Now Anatomics worked with Singapore’s Tan Tok Seng Hospital to do a world-first, a Polymer ribcage reconstruction. Using Anatomics’ StarPore polymer tissue scaffold a 26 year old cancer patient who needed a new ribcage was helped. The surgery was a success and the patient went home after two days. In addition to the 3D printed ribcage reconstruction itself, patient-specific surgical guides, medical models and cutting guides and templates were also created to aid the surgery.
The StarPore has, “strength, flexibility and its capacity to allow cell and tissue ingrowth. StarPore scaffolding will last for a patient’s life span whilst keeping the same shape, with natural tissue holding it in place. The material provides a scaffold for human tissue to grab onto and grow into, due to biological trabecular porosity similar to that found in the body.”
The surgery was conducted by Dr Aneez Ahmed, Head of Service of Thoracic Surgery at Tan Tock Seng Hospital, and his team. Dr Ahmed says that,
“There’s nothing like a like for like comparison with the StarPore solution for this case. Thus the StarPore solution definitely improves the patient’s health outcome as there is no alternative possible…An important advantage of the Anatomics solution was the ease of use. Instead of doing one rib at a time, multiple times, in the conventional way, we cut out and detached the affected chest wall and inserted the implant easily, making the reconstruction very easy.
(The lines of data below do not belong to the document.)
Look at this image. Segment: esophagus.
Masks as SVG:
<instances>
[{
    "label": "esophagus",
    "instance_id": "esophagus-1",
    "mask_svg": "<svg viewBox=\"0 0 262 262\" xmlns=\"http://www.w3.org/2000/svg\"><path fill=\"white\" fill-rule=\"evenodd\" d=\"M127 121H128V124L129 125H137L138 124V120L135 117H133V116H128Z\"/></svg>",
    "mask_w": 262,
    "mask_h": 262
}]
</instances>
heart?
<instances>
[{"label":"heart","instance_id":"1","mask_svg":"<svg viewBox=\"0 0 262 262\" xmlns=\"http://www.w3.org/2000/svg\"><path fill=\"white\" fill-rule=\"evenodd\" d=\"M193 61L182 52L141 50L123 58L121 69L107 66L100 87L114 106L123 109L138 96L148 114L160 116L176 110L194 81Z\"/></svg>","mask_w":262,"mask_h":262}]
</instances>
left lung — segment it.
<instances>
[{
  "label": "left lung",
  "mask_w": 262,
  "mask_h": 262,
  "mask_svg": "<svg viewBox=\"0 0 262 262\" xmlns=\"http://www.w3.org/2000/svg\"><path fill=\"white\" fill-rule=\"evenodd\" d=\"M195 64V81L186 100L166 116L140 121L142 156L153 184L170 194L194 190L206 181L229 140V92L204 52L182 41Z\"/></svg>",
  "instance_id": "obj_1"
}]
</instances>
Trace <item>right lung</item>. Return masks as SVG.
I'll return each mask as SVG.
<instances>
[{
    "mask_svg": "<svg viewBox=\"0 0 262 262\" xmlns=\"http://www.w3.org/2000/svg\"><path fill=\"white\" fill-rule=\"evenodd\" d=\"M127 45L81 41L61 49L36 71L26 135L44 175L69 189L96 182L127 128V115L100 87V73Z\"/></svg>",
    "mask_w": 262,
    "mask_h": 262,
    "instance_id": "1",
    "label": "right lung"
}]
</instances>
“The Anatomics personalized solution (StarPore implant, BioModel, 3DP cutting guide and 3DP implant positioning template) helped achieve the success. The usual chest wall reconstruction takes an average of about 4-6 hours. We were able to do this case in about two and a half hours.”
Patient-specific implants have long been touted as the future of implantology and orthopedics. Theoretically, they should result in quicker procedures, less blood loss and faster recovery times. In some cases, this may be true while in others a standard implant could suffice. In the case of novel procedures however 3D printing coupled with digital surgical planning is becoming a tried and tested route to the unknown and big new results. The integrated approach seen here would de-risk the procedure somewhat and make planning an execution much clearer. I would assume that there would be value in something fitting right the first time but absolutely know that there is value in personalized cutting guides and specific labeling to make sure that errors are reduced; especially with lengthy, new or complex procedures.